**How to complete this task**
Copy out the entries that come next, exactly.

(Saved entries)
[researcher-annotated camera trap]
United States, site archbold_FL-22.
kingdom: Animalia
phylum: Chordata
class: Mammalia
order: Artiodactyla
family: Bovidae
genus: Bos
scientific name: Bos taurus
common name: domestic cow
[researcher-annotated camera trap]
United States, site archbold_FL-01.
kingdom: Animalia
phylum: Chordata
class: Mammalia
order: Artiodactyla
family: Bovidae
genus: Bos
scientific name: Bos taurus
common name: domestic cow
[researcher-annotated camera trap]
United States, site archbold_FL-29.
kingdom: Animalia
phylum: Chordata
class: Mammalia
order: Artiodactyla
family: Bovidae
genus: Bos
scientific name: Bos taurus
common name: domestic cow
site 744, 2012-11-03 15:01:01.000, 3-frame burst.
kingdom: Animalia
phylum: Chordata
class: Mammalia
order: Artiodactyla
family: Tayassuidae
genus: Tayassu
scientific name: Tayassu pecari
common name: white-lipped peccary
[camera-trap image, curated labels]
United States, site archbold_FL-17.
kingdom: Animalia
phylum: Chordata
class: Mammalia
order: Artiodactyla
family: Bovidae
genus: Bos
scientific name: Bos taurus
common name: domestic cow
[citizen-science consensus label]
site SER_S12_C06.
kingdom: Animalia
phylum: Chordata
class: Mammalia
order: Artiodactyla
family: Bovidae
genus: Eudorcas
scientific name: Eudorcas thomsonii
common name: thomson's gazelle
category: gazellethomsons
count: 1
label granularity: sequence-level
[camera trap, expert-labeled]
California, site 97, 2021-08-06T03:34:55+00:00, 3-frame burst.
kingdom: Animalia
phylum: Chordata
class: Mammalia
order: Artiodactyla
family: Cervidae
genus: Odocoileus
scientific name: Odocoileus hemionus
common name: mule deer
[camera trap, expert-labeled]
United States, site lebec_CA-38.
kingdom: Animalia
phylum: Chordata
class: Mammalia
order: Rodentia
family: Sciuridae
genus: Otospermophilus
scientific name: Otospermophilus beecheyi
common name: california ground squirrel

**Result**
[researcher-annotated camera trap]
United States, site archbold_FL-22.
kingdom: Animalia
phylum: Chordata
class: Mammalia
order: Artiodactyla
family: Bovidae
genus: Bos
scientific name: Bos taurus
common name: domestic cow
[researcher-annotated camera trap]
United States, site archbold_FL-01.
kingdom: Animalia
phylum: Chordata
class: Mammalia
order: Artiodactyla
family: Bovidae
genus: Bos
scientific name: Bos taurus
common name: domestic cow
[researcher-annotated camera trap]
United States, site archbold_FL-29.
kingdom: Animalia
phylum: Chordata
class: Mammalia
order: Artiodactyla
family: Bovidae
genus: Bos
scientific name: Bos taurus
common name: domestic cow
site 744, 2012-11-03 15:01:01.000, 3-frame burst.
kingdom: Animalia
phylum: Chordata
class: Mammalia
order: Artiodactyla
family: Tayassuidae
genus: Tayassu
scientific name: Tayassu pecari
common name: white-lipped peccary
[camera-trap image, curated labels]
United States, site archbold_FL-17.
kingdom: Animalia
phylum: Chordata
class: Mammalia
order: Artiodactyla
family: Bovidae
genus: Bos
scientific name: Bos taurus
common name: domestic cow
[citizen-science consensus label]
site SER_S12_C06.
kingdom: Animalia
phylum: Chordata
class: Mammalia
order: Artiodactyla
family: Bovidae
genus: Eudorcas
scientific name: Eudorcas thomsonii
common name: thomson's gazelle
category: gazellethomsons
count: 1
label granularity: sequence-level
[camera trap, expert-labeled]
California, site 97, 2021-08-06T03:34:55+00:00, 3-frame burst.
kingdom: Animalia
phylum: Chordata
class: Mammalia
order: Artiodactyla
family: Cervidae
genus: Odocoileus
scientific name: Odocoileus hemionus
common name: mule deer
[camera trap, expert-labeled]
United States, site lebec_CA-38.
kingdom: Animalia
phylum: Chordata
class: Mammalia
order: Rodentia
family: Sciuridae
genus: Otospermophilus
scientific name: Otospermophilus beecheyi
common name: california ground squirrel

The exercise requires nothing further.